For more detail on these findings please refer to the published report in the July 16, 2010 issue of Morbidity and Mortality Weekly Report (MMWR). For details on a particular fishing region, please refer to regional profiles published by NIOSH that summarize fatal occupational injuries, unique risk factors, and recommendations for each region.

Fatal Occupational Injuries in the U.S. Commercial Fishing Industry:
Risk Factors and Recommendations


 

Intermediate Outcomes

NIOSH Commercial Fishing Safety Research Program is dedicated to providing our stakeholders high quality, relevant information that has direct impact on the safety of fishermen around the United States. The program’s research has been used by the industry, government agencies, and fishing safety advocates to inform policy decisions and, educate workers about the safety hazards and solutions evaluated in the research. These intermediate outcomes provide examples of how NIOSH research is translated to practice by our stakeholders.

Impacts made by the NIOSH Commercial Fishing Safety Research Program:

The NIOSH Commercial Fishing Safety Research Program affects National Policy.
  • In November 2011, the National Transportation Safety Board (NTSB) released recommendations to the US Coast Guard to improve commercial fishing safety in the United States. NIOSH testimony during the NTSB Fishing Vessel Safety Forum in October 2010 was cited extensively for the foundation of these recommendations. The NTSB invited NIOSH to sit on three expert panels during the Fishing Vessel Safety Forum. The goals of the forum were (1) to identify safety issues in the industry from the perspective of both industry and government, and (2) to identify strategies for preventing accidents and reducing the commercial fishing industry's unacceptably high injury and fatality rate.

  • In April 2011, the National Marine Fisheries Service (NMFS) of the National Oceanographic and Atmospheric Association released an Advanced Notice of Proposed Rulemaking to seek input on changing the guidelines that NMFS uses to assess safety hazards during their fisheries management policy development process. NMFS invited NIOSH to provide technical guidance during this process. Recent work by NIOSH has shown that the fishery management process can more explicitly address safety at sea by analyzing fishing hazards in a more structured way.

-*-

▸ **WHAT TO WORK ON**:
Copy the part of the commercial fishing safety passage that begins at the words "Impacts made by" and stops after "and fatality rate.". These records come from a separate source.

▸ **Entries drawn from a collection**:

-*-

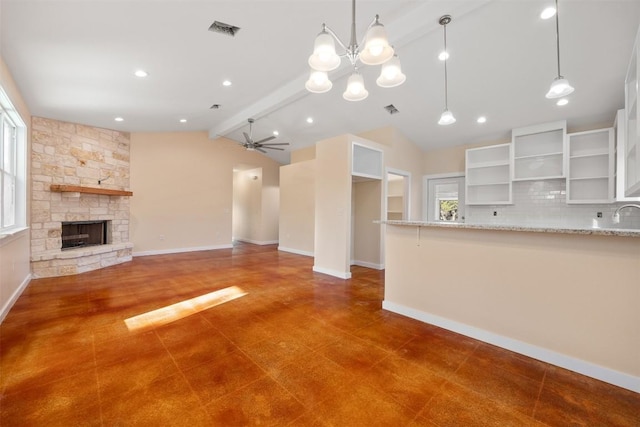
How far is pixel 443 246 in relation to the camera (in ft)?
9.38

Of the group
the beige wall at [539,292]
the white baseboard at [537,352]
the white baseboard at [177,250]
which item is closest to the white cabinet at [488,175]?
the beige wall at [539,292]

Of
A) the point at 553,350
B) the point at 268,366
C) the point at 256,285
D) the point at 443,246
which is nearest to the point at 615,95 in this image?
the point at 443,246

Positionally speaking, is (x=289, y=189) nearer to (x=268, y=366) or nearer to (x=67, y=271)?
(x=67, y=271)

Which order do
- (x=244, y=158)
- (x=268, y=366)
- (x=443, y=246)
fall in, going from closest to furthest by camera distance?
(x=268, y=366) < (x=443, y=246) < (x=244, y=158)

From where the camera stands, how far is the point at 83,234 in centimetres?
596

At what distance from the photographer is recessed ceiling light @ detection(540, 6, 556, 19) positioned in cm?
275

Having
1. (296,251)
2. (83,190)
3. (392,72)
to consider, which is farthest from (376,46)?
(83,190)

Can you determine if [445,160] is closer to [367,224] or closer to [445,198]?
[445,198]

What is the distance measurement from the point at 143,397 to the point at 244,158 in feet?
25.6

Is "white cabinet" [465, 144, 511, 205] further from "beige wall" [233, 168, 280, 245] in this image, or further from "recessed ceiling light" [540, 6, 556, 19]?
"beige wall" [233, 168, 280, 245]

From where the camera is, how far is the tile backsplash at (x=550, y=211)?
4.39 m

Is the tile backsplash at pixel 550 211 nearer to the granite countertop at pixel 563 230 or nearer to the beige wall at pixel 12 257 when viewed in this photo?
the granite countertop at pixel 563 230

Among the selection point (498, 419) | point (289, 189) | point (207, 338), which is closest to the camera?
point (498, 419)

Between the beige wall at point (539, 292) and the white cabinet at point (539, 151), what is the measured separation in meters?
3.45
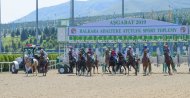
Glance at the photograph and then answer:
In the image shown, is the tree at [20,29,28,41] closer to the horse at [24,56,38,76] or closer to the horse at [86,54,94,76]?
the horse at [24,56,38,76]

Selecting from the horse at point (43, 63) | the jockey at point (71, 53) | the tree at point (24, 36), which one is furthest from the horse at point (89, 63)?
the tree at point (24, 36)

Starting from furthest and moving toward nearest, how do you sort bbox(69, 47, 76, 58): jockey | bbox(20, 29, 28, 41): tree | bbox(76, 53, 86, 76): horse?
bbox(20, 29, 28, 41): tree, bbox(69, 47, 76, 58): jockey, bbox(76, 53, 86, 76): horse

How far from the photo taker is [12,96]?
18.1 m

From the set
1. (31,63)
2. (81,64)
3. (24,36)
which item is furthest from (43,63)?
(24,36)

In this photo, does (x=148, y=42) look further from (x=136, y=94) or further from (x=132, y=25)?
(x=136, y=94)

-*-

▸ **RESPONSE BELOW**:
Impacts made by the NIOSH Commercial Fishing Safety Research Program:

The NIOSH Commercial Fishing Safety Research Program affects National Policy.
  • In November 2011, the National Transportation Safety Board (NTSB) released recommendations to the US Coast Guard to improve commercial fishing safety in the United States. NIOSH testimony during the NTSB Fishing Vessel Safety Forum in October 2010 was cited extensively for the foundation of these recommendations. The NTSB invited NIOSH to sit on three expert panels during the Fishing Vessel Safety Forum. The goals of the forum were (1) to identify safety issues in the industry from the perspective of both industry and government, and (2) to identify strategies for preventing accidents and reducing the commercial fishing industry's unacceptably high injury and fatality rate.